ISIS has been a fixture in the global public consciousness for over two years, from its dramatic emergence in summer 2014 to facing near-decline earlier this year, followed by resurgence with its latest attack on Berlin just weeks ago. Long before Berlin, the group had already become notorious for the quality and power of its social media messaging, professionally produced videos and slick English-language print publications.

Concerned national governments and civil society groups have made numerous attempts to counter the ISIS narrative in various ways, ranging from shutting down followers’ Twitter accounts en masse to creating alternative narratives that aim to discredit the group, its ideology and its actions. But despite all these attempts, attacks against European cities remain a very real threat.

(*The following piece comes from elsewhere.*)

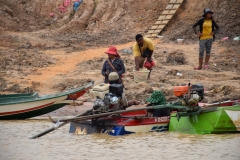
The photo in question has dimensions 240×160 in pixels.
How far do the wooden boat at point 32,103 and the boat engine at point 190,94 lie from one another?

As another gloomy and blood-soaked year of ISIS activity comes to an end, the group shows no sign of fading away. Although it has lost physical territory in Iraq and Syria, the ongoing risk of the ISIS virtual caliphate persists.

A whole range of diverse factors determine an individual’s likelihood to become radicalised, many of which have been studied in significant depth elsewhere. Social media is not necessarily the most influential factor, but it undoubtedly plays a role.

RAND, a US-based think-tank, conducted a detailed research study, published in 2016, to examine ISIS support and opposition networks on Twitter, aiming to gather insights that could inform future counter-messaging efforts.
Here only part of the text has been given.